PROBLEM STATEMENT:
Set down, without alteration, the lines from the one that contains "When compared to" through the final line of the material below.

Spatial question records:
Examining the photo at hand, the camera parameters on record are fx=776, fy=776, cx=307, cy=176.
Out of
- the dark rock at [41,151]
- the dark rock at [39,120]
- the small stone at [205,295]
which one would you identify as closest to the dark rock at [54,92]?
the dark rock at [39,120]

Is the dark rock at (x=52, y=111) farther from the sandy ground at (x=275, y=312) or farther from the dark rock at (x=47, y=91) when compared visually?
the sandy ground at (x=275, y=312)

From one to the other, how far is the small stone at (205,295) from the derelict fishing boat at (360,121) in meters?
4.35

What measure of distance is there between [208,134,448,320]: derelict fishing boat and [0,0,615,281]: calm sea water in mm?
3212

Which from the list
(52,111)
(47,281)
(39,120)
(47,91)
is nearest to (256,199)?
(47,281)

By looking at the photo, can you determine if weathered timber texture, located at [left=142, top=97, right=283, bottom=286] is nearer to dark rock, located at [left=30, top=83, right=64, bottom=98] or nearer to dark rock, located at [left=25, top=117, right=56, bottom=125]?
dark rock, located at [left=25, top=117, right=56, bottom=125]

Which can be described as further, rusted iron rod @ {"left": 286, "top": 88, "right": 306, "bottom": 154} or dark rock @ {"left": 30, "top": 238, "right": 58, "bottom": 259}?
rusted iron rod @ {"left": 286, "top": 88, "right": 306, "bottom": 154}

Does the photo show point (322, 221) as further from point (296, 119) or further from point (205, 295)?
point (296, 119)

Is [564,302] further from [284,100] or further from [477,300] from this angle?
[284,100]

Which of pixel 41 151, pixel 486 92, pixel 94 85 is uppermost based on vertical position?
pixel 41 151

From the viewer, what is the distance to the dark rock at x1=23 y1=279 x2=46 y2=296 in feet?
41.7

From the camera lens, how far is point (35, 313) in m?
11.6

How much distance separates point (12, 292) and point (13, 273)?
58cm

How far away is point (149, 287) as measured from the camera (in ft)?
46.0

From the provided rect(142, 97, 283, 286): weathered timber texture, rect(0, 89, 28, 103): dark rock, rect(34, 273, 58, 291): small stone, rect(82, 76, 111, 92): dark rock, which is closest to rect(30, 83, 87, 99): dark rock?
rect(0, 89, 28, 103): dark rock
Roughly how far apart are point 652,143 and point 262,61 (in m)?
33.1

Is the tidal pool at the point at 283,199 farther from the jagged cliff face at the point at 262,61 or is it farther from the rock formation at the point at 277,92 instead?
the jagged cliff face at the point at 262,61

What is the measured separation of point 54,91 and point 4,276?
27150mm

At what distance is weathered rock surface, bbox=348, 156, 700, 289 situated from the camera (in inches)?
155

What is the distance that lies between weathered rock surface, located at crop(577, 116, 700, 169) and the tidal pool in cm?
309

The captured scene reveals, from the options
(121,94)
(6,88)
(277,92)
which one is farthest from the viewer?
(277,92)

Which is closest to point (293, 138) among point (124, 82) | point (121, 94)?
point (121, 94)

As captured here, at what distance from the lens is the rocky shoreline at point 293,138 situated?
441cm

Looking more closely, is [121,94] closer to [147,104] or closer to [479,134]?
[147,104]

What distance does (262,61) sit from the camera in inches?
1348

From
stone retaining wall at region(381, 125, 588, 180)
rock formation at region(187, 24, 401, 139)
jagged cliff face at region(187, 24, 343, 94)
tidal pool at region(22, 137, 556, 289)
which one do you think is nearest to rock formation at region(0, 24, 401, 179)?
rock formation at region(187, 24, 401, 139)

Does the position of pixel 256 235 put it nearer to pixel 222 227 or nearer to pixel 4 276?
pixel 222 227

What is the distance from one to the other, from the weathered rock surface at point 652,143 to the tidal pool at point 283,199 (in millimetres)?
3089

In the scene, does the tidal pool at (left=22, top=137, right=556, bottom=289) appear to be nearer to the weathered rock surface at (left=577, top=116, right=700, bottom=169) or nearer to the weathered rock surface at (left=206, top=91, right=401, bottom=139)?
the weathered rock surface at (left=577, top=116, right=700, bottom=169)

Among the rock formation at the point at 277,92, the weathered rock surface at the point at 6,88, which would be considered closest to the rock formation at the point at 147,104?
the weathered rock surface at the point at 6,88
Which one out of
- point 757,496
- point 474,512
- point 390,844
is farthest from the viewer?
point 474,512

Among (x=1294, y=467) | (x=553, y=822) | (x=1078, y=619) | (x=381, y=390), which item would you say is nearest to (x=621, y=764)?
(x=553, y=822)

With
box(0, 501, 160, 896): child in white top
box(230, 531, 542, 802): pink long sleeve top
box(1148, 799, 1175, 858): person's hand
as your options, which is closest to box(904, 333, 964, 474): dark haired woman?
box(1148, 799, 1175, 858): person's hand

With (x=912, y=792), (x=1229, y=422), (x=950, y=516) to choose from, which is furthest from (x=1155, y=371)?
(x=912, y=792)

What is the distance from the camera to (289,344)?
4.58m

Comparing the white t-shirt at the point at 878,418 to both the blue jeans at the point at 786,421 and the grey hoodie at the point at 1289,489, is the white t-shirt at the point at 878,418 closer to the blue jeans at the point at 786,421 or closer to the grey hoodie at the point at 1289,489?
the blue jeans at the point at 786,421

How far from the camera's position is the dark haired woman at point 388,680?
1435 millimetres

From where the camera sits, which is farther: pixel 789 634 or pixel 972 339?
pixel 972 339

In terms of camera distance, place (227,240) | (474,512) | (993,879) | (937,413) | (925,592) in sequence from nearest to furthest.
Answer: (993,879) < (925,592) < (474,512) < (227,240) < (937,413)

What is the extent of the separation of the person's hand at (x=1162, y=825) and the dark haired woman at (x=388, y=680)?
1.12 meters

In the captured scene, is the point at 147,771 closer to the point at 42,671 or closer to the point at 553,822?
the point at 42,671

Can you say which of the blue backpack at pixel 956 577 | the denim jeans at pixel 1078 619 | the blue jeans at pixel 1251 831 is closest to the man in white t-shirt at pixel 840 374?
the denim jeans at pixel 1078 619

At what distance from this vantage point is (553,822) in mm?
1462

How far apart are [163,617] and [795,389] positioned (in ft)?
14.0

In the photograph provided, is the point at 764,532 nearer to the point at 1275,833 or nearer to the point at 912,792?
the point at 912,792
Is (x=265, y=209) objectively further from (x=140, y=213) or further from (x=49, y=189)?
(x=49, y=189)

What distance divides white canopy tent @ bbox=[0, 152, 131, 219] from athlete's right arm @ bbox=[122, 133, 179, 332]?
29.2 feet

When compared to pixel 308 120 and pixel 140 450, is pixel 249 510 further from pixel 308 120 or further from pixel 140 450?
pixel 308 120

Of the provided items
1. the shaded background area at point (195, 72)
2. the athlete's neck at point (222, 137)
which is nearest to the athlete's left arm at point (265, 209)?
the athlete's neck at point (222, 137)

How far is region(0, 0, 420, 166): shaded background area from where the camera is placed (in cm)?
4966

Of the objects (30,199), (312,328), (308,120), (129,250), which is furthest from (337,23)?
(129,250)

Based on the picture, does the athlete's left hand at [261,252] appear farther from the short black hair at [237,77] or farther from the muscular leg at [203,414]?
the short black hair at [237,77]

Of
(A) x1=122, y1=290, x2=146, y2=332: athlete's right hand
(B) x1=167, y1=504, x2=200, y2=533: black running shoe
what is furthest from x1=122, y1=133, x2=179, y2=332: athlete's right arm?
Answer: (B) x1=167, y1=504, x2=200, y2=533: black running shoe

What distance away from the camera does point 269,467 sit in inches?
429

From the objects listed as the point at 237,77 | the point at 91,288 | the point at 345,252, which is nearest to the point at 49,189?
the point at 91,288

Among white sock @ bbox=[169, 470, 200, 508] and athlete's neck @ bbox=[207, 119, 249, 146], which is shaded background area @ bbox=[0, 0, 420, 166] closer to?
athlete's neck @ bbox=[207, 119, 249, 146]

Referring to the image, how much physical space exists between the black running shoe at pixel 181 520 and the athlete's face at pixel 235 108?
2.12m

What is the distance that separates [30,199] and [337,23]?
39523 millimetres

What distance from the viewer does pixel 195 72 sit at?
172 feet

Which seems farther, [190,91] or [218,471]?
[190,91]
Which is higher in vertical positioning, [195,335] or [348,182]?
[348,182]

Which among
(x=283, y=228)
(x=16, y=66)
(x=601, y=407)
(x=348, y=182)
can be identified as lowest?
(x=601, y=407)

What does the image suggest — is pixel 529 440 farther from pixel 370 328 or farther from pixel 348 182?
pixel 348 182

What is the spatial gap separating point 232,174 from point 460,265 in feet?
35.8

EXPECTED OUTPUT:
When compared to pixel 308 120 and pixel 140 450, is pixel 249 510 further from pixel 308 120 or further from pixel 140 450?
pixel 308 120

Of the provided items
1. the shaded background area at point (195, 72)
2. the athlete's neck at point (222, 137)
which is nearest to the athlete's left arm at point (265, 209)?
the athlete's neck at point (222, 137)

How far is region(0, 0, 420, 166): shaded background area from where the camera is placed (in cm)?
4966

Of the objects (30,199), (312,328), (308,120), (129,250), which is furthest from (337,23)?
(129,250)

Based on the picture, does the athlete's left hand at [261,252] appear farther from the short black hair at [237,77] or farther from the muscular leg at [203,414]?
the short black hair at [237,77]

Of
(A) x1=122, y1=290, x2=146, y2=332: athlete's right hand
(B) x1=167, y1=504, x2=200, y2=533: black running shoe
what is furthest from x1=122, y1=133, x2=179, y2=332: athlete's right arm?
Answer: (B) x1=167, y1=504, x2=200, y2=533: black running shoe

What distance away from the camera does point 269,467 sit in inches?
429

From the objects listed as the point at 237,77 | the point at 91,288 | the point at 345,252, which is nearest to the point at 49,189?
the point at 91,288

Among white sock @ bbox=[169, 470, 200, 508] and athlete's neck @ bbox=[207, 119, 249, 146], which is shaded background area @ bbox=[0, 0, 420, 166] closer to?
athlete's neck @ bbox=[207, 119, 249, 146]

Referring to the image, how much physical space exists between the black running shoe at pixel 181 520 and the athlete's face at pixel 235 108?
2.12m

What is the distance that separates [30,199] and [337,23]?
39523 millimetres

What distance from the viewer does pixel 195 72 sit at?
172 feet

Which seems farther, [190,91] or [218,471]?
[190,91]
Which is higher in vertical positioning, [195,335] or [348,182]?
[348,182]

Which among
(x=283, y=228)
(x=16, y=66)
(x=601, y=407)
(x=348, y=182)
can be identified as lowest?
(x=601, y=407)

What does the image suggest — is pixel 529 440 farther from pixel 370 328 or farther from pixel 348 182?
pixel 348 182

What is the spatial gap separating point 232,174 from point 460,265 in feet?
35.8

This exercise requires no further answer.